Roma – Nel giorno del suo 65esimo compleanno, Sigfrido Ranucci ha scelto un video messaggio per rispondere alle voci sul suo allontanamento da Report, parlando apertamente di gogna e ribadendo di non avere intenzione di fare passi indietro. Le sue parole arrivano mentre a viale Mazzini si starebbe definendo nei dettagli il suo destino professionale.
A far discutere, sul piano politico, è soprattutto la ragione dietro un’eventuale rimozione. Due consiglieri Rai di area opposizione, Natale e Di Majo, insieme al rappresentante dei dipendenti Di Pietro, hanno chiesto che si accerti prima di tutto se ci sia stato un condizionamento esterno nella scelta dei temi e dei contenuti del programma. Solo in quel caso, sostengono, un passo indietro di Ranucci sarebbe giustificato; diversamente, l’operazione si configurerebbe come una sanzione di stampo politico.
Sul piano contrattuale, una sospensione della qualifica giornalistica non sarebbe comunque percorribile, perché equivarrebbe a un demansionamento. Per questo l’azienda starebbe valutando un nuovo incarico che lascerebbe intatto il trattamento economico del conduttore, allontanandolo però dai ruoli editoriali di autore e conduttore. Tra le ipotesi in campo figurano una posizione di vertice in testate come Tg3 o Rainews, un incarico da inviato o corrispondente estero, una funzione dirigenziale in ambito corporate, oppure la guida della Scuola di giornalismo di Perugia, da sempre legata alla formazione dei nuovi professionisti Rai.
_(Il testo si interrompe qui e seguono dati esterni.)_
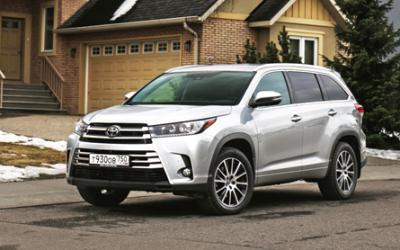 Российская Toyota ввела новую линейку комплектаций и скинула цены на кроссовер Highlander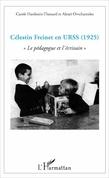 Célestin Freinet en URSS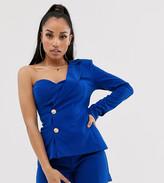 Club L London Petite one shoulder tailored blazer top in cobalt blue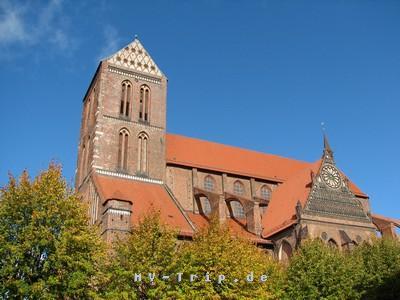 Nikolaikirche Wismar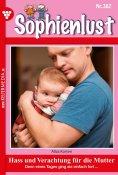 eBook: Sophienlust 387 – Familienroman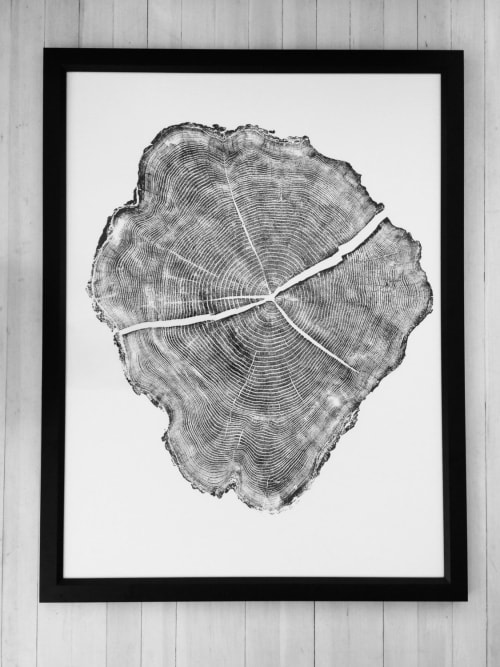 Giant Black Locust Tree | Art & Wall Decor by Erik Linton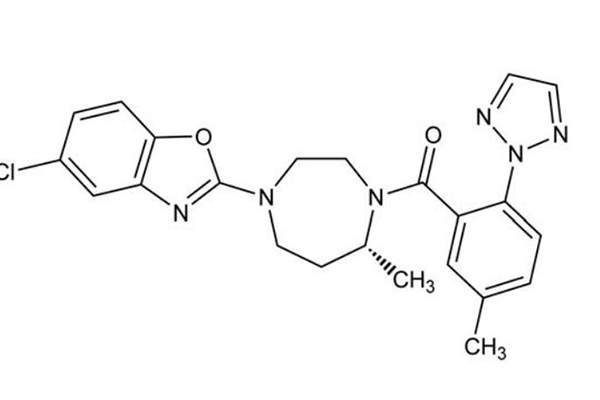 Belsomra contain suvorexant, a highly selective antagonist for orexin receptors OX1R and OX2R. Image: courtesy of Merck&Co.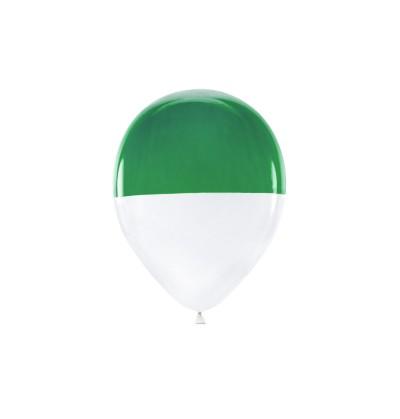 Set de 7 globos bicolores surtidos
La decisione formale potrebbe arrivare già in giornata, o comunque entro la fine del mese, al termine di un incontro tra l’amministratore delegato Giampaolo Rossi, il responsabile degli affari legali Francesco Spadafora e il direttore del personale Felice Ventura, chiamati a tirare le fila anche sulla base del parere del Comitato etico. Solo in una fase successiva la redazione di Report si confronterà con il direttore degli Approfondimenti Paolo Corsini sul nome del sostituto: lo stesso Corsini ha escluso soluzioni radicali, aprendo a un profilo scelto all’interno della squadra già al lavoro sul programma. Ranucci, intanto, avrebbe già annunciato di voler raccontare la propria versione della vicenda in un libro per Bompiani, atteso per il 2027 e firmato interamente da lui.